A companhia aérea Ryanair impediu um homem cego de viajar por estar acompanhado por um cão-guia. Samuel Natário, funcionário da Volkwagen Autoeuropa e estudante de Serviço Social no ISCTE, queria viajar entre Lisboa e Londres às seis da manhã de 17 de outubro com Yolo, o labrador que o acompanha. Mas não conseguiu porque os funcionários não tinham recebido a documentação especial para estes casos. A Ryanair acabou por colocá-lo no voo seguinte entre as duas capitais, mas Samuel sublinha que a confusão lhe causou transtornos: “Perdi o investimento que fiz na viagem e não cumpri o objetivo da mesma. Porquê? Pela falta de informação e profissionalismo dos colaboradores da Ryanair”, disse ele ao Diário de Notícias.

Samuel Natário tem 32 anos e perdeu a visão em 2012 por causa de um quisto alojado no cérebro. Desde então que Samuel é auxiliado por Yolo, um labrador cão-guia treinado nos Estados Unidos para acompanhar invisuais. Sempre que precisa de viajar, Samuel preenche uma série de documentos que avisam as companhias aéreas da sua condição e da necessidade de levar Yolo consigo dentro do avião. Yolo sempre conseguiu embarcar com Samuel ao longo dos últimos seis anos, mas houve uma surpresa em meados de outubro: os funcionários da empresa não estavam informados do embarque do cão-guia e impediram Samuel de viajar.

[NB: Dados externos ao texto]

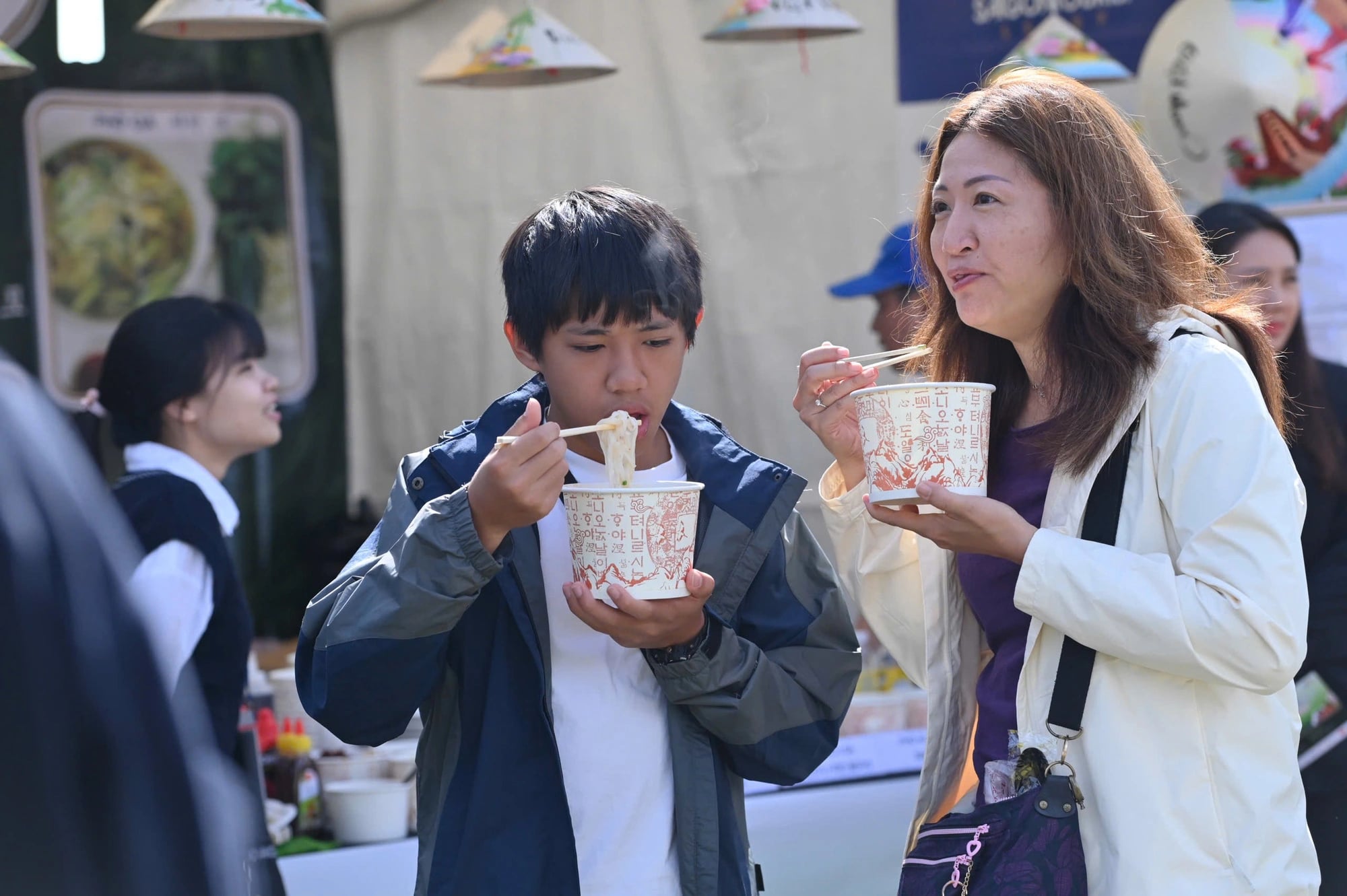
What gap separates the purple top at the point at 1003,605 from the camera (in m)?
2.10

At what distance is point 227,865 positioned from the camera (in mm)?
988

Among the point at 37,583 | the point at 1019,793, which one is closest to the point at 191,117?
the point at 1019,793

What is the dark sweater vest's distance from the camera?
3.25 meters

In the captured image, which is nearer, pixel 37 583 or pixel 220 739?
pixel 37 583

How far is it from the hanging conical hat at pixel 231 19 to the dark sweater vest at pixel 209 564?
1415mm

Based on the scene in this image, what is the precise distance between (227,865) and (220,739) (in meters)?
2.30

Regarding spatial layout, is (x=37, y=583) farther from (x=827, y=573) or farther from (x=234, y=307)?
(x=234, y=307)

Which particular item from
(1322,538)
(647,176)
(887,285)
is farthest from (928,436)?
(647,176)

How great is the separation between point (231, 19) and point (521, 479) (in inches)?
111

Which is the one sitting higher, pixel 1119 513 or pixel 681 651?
pixel 1119 513

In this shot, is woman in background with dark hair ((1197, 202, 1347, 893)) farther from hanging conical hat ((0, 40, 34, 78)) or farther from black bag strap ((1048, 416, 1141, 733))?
hanging conical hat ((0, 40, 34, 78))

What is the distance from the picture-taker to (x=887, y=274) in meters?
5.52

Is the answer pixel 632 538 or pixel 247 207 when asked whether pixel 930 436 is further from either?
pixel 247 207

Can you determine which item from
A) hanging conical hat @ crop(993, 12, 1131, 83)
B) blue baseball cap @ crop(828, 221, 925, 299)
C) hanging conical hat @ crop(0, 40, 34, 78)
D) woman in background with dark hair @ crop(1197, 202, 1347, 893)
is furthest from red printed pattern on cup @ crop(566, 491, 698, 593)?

Ao Diário de Notícias, o funcionário da Volkswagen diz que a Ryanair impediu o exercício dos direitos do cidadão portador de deficiência: “O cão-guia não é um cão de companhia ou um acessório dispensável. O cão-guia é fundamental para a mobilidade e autonomia do cidadão com cegueira total, como é o meu caso. Por isso existe legislação e normas internacionais que regulam e protegem os direitos do cidadão portador de deficiência ou incapacidade.” Entretanto, a Ryanair já reagiu ao caso: “Lamentamos sinceramente o transtorno causado e remarcámos este passageiro no próximo voo disponível para Londres Stansted no próprio dia, sem qualquer custo”, respondeu a companhia ao jornal.

Na Ryanair, qualquer invisual pode viajar para o estrangeiro na companhia de um cão-guia, informa a página da empresa, exceto se o destino for Marrocos ou Israel. Também há condições para quem viajar para o Reino Unido ou para a Irlanda: o animal tem de ter um passaporte ou um certificado de saúde de um veterinário. Além disso, precisa de estar filiado na Federação Internacional de Cães-Guia, Cães de Assistência do Reino Unido ou Cães de Assistência Internacional. Yolo, o cão-guia de Samuel, obedecia a todos esses requisitos.